[DataPipe] Unlimited buffer for Forker and Demultiplexer (#64994)

author Erjia Guan <erjia@fb.com>

Mon, 20 Sep 2021 15:54:36 +0000 (08:54 -0700)

committer Facebook GitHub Bot <facebook-github-bot@users.noreply.github.com>

Mon, 20 Sep 2021 16:30:39 +0000 (09:30 -0700)
author Erjia Guan <erjia@fb.com>
Mon, 20 Sep 2021 15:54:36 +0000 (08:54 -0700)
committer Facebook GitHub Bot <facebook-github-bot@users.noreply.github.com>
Mon, 20 Sep 2021 16:30:39 +0000 (09:30 -0700)
diff --git a/test/test_datapipe.py b/test/test_datapipe.py

index b0e1d06..0da0c0a 100644 (file)
--- a/test/test_datapipe.py
+++ b/test/test_datapipe.py
@@ -720,6 +720,12 @@ class TestFunctionalIterDataPipe(TestCase):
      def test_fork_datapipe(self):
          input_dp = IDP(range(10))
  
+        with self.assertRaises(ValueError):
+            input_dp.fork(num_instances=0)
+
+        dp1 = input_dp.fork(num_instances=1)
+        self.assertEqual(dp1, input_dp)
+
          # Test Case: making sure all child DataPipe shares the same reference
          dp1, dp2, dp3 = input_dp.fork(num_instances=3)
          self.assertTrue(all(n1 is n2 and n1 is n3 for n1, n2, n3 in zip(dp1, dp2, dp3)))

■ **WHAT THIS TASK INVOLVES**
Extend the diff for the DataPipe unlimited-buffer commit beyond its last line.

■ **DATA FOR ANALYSIS**

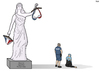 Lady Justice in France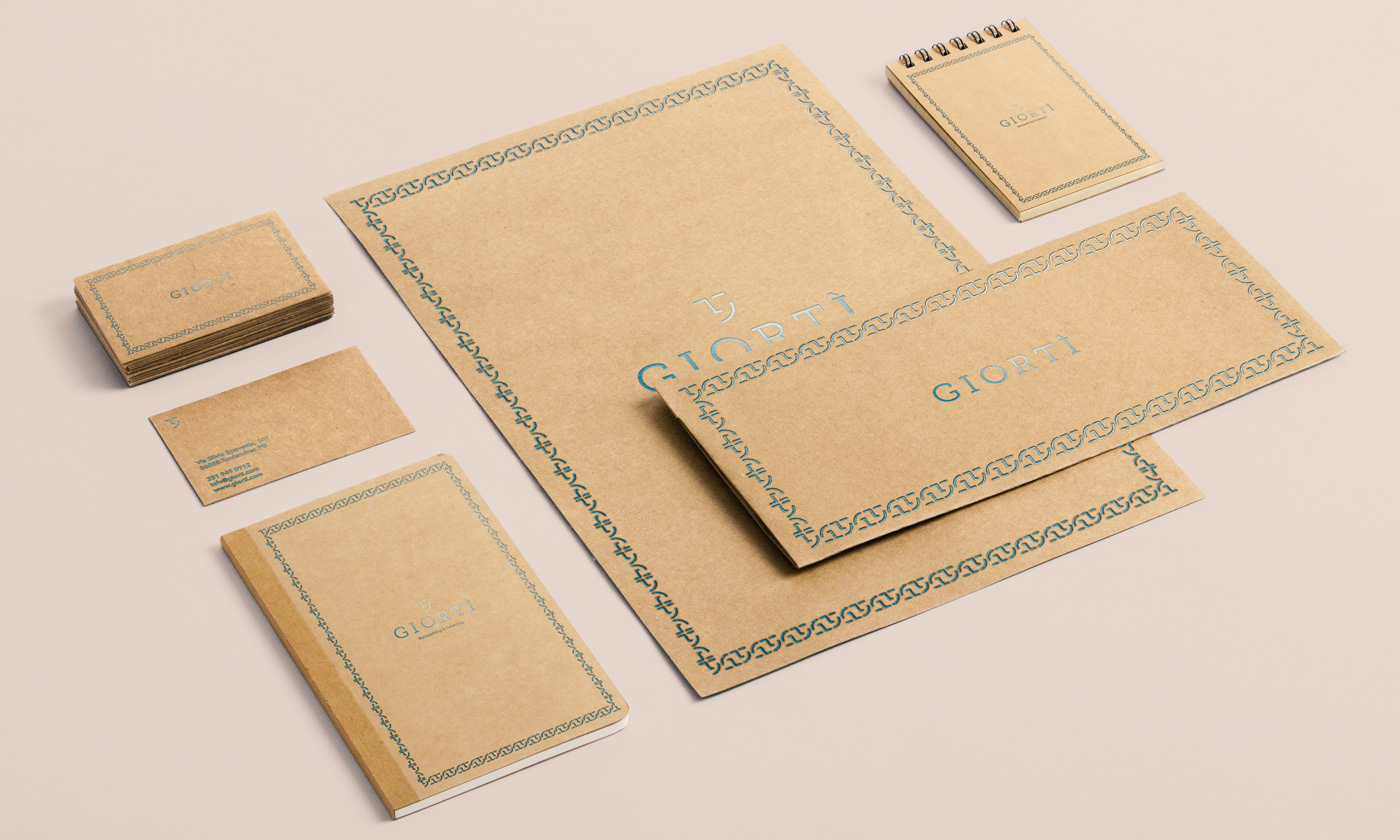 Foil Stationery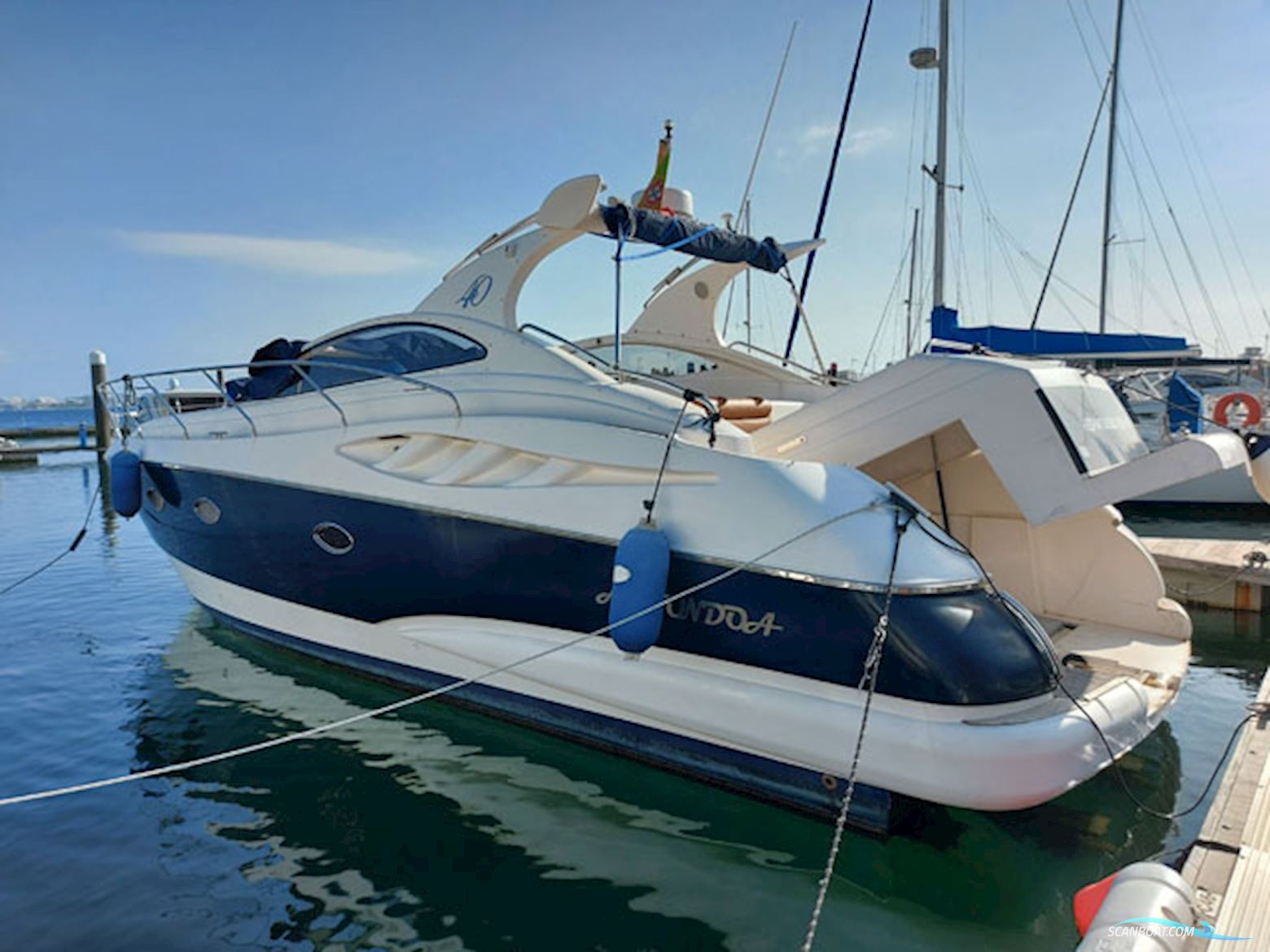 Astondoa 40 Open Motorboat 2000, with Volvo Penta engine, Portugal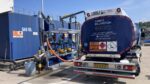 Carrs Billington tanker refilling in depot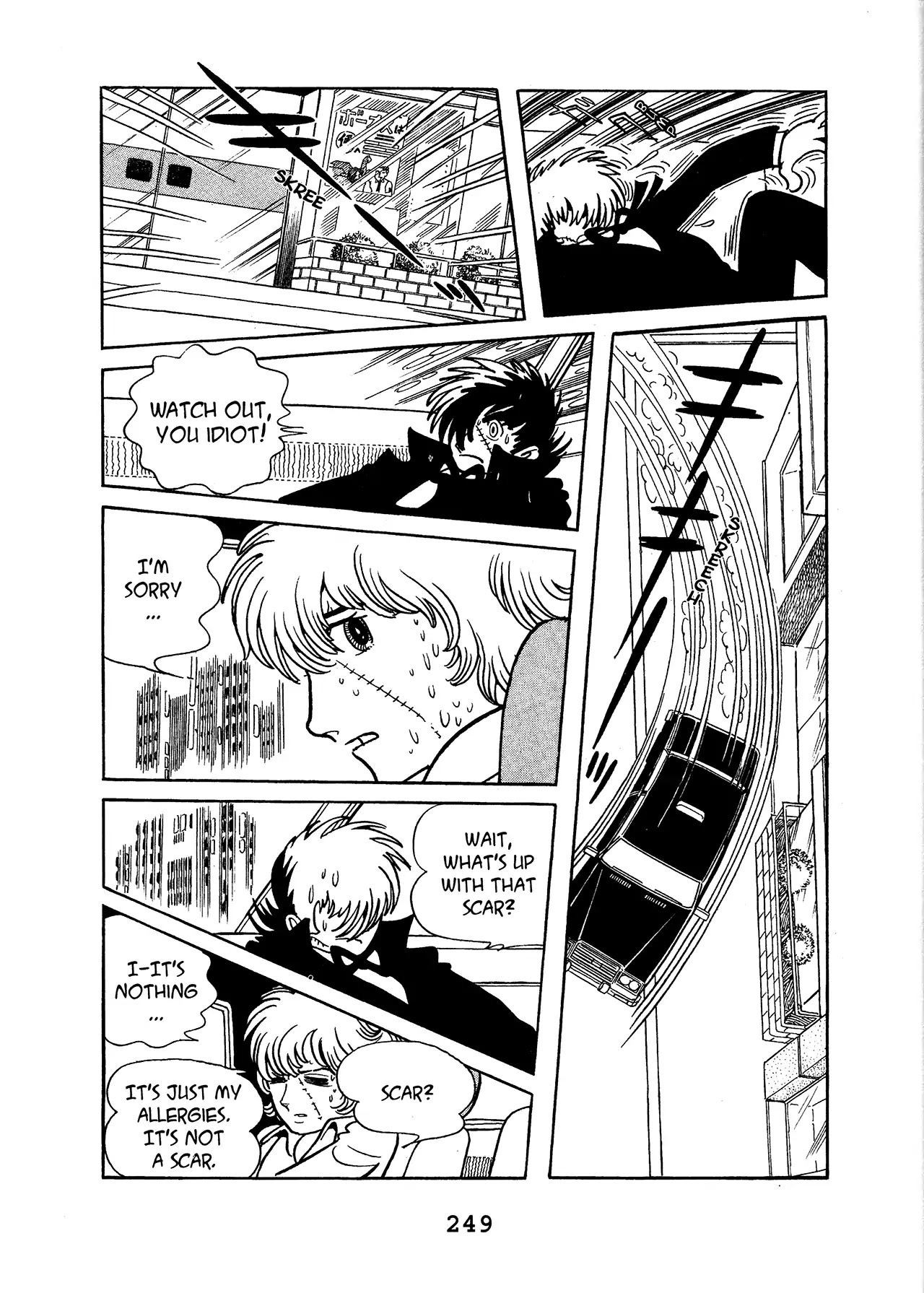 Black Jack Chapter 16.12 page 5 - Vol.16 Chapter 12: A Passed Moment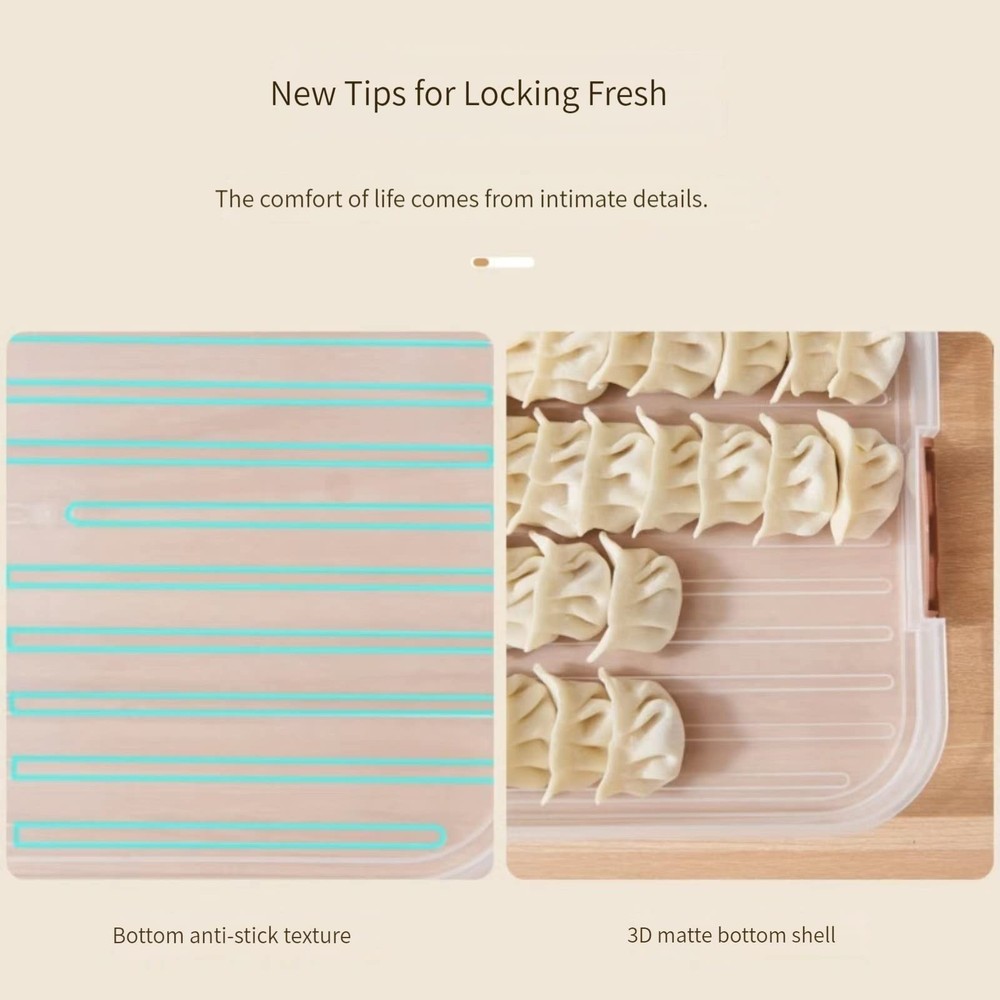 4-layer Food Storage Containers,Plastic Cookie Containers,Stackable Cookie Ca...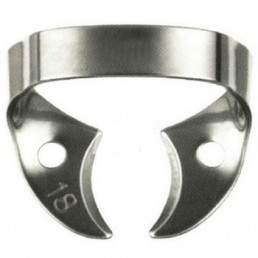 Кламп для коффердам (№18) Dentech (для Моляров)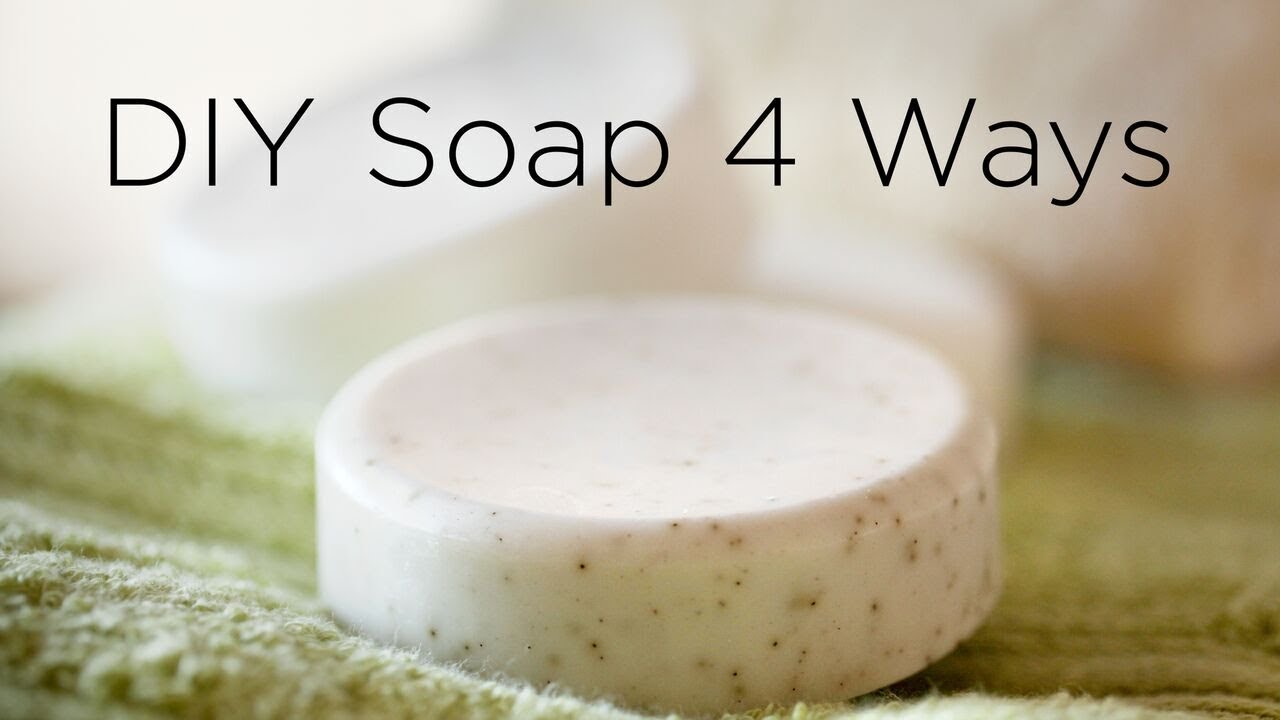 how to make detergent soap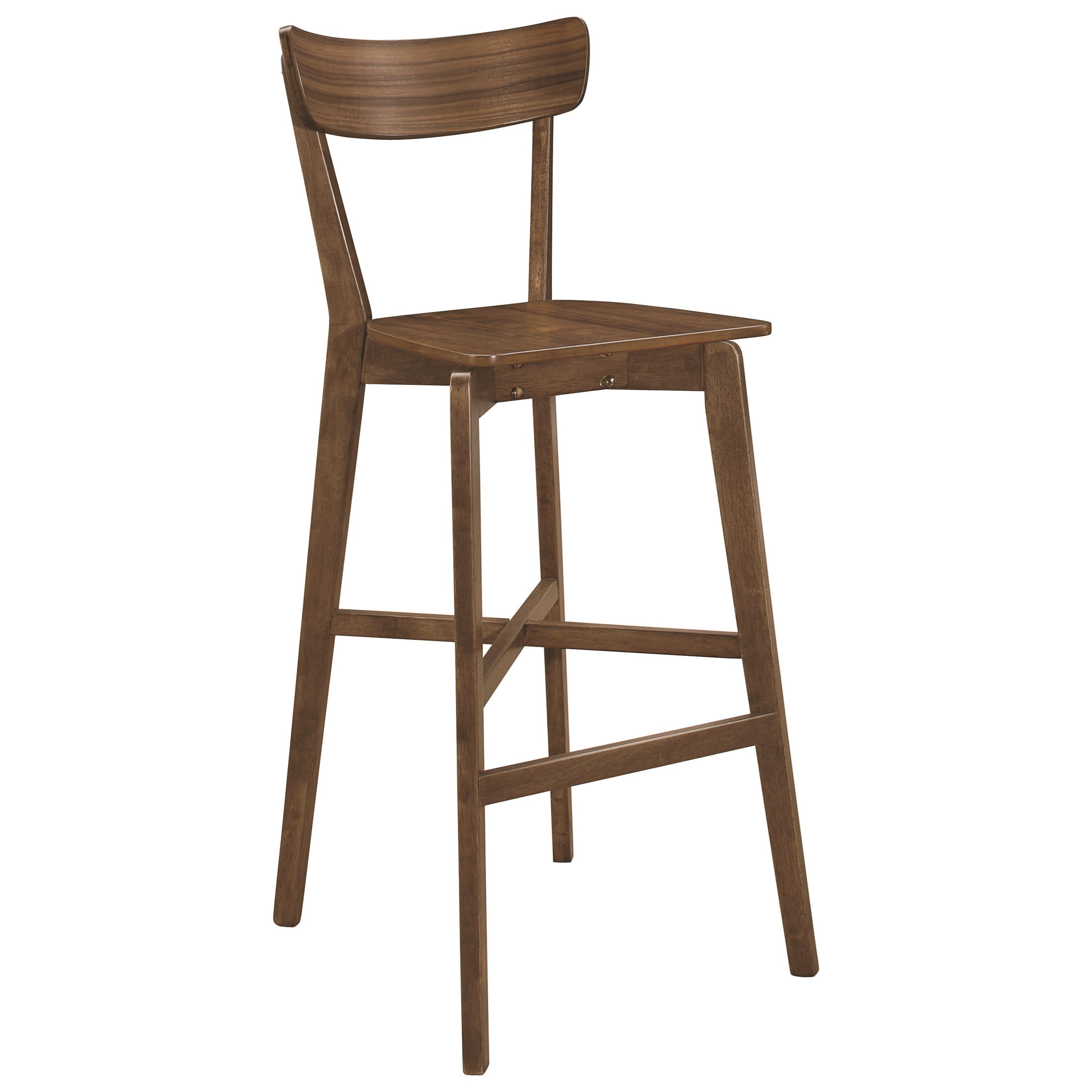 Coaster 101449 Mid Century Modern 29 Bar Height Stool Curley S Furniture Store Des Moines Iowa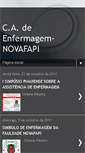 Mobile Screenshot of caenfermagem-novafapi.blogspot.com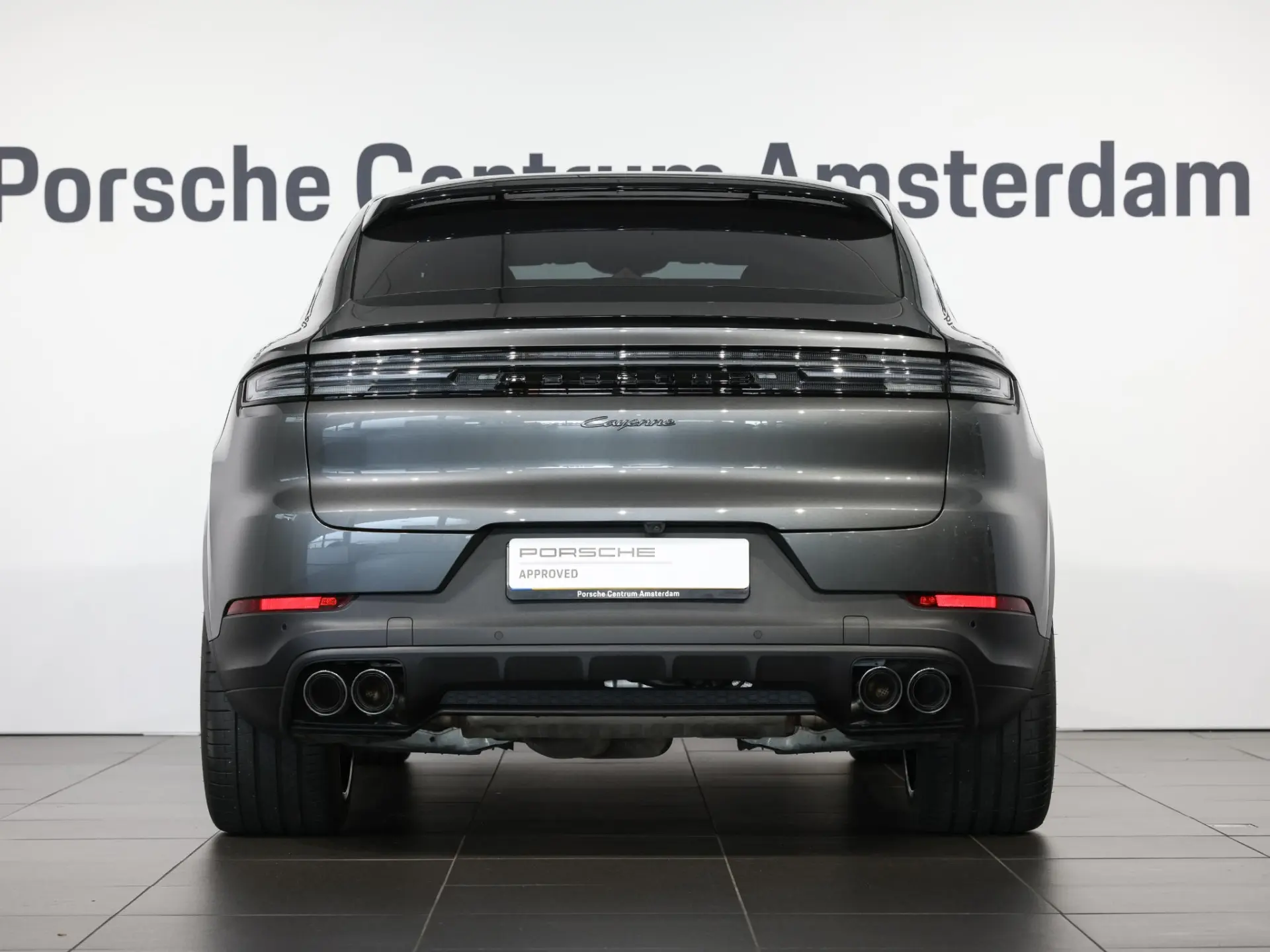 Cayenne Coupé E-Hybrid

■ **RESPONSE AREA**
@@ -744,6 +750,17 @@ class TestFunctionalIterDataPipe(TestCase):
              next(it1)
          with self.assertRaises(BufferError):
              next(it1)
+        with self.assertRaises(BufferError):
+            list(dp2)
+
+        # Test Case: one child DataPipe yields all value first with unlimited buffer
+        with warnings.catch_warnings(record=True) as wa:
+            dp1, dp2 = input_dp.fork(num_instances=2, buffer_size=-1)
+            self.assertEqual(len(wa), 1)
+            self.assertRegex(str(wa[0].message), r"Unlimited buffer size is set")
+        l1, l2 = list(dp1), list(dp2)
+        for d1, d2 in zip(l1, l2):
+            self.assertEqual(d1, d2)
  
          # Test Case: two child DataPipes yield value together with buffer size 1
          dp1, dp2 = input_dp.fork(num_instances=2, buffer_size=1)
@@ -818,10 +835,12 @@ class TestFunctionalIterDataPipe(TestCase):
          self.assertEqual(len(input_dp), len(dp2))
          self.assertEqual(len(input_dp), len(dp3))
  
-
      def test_demux_datapipe(self):
          input_dp = IDP(range(10))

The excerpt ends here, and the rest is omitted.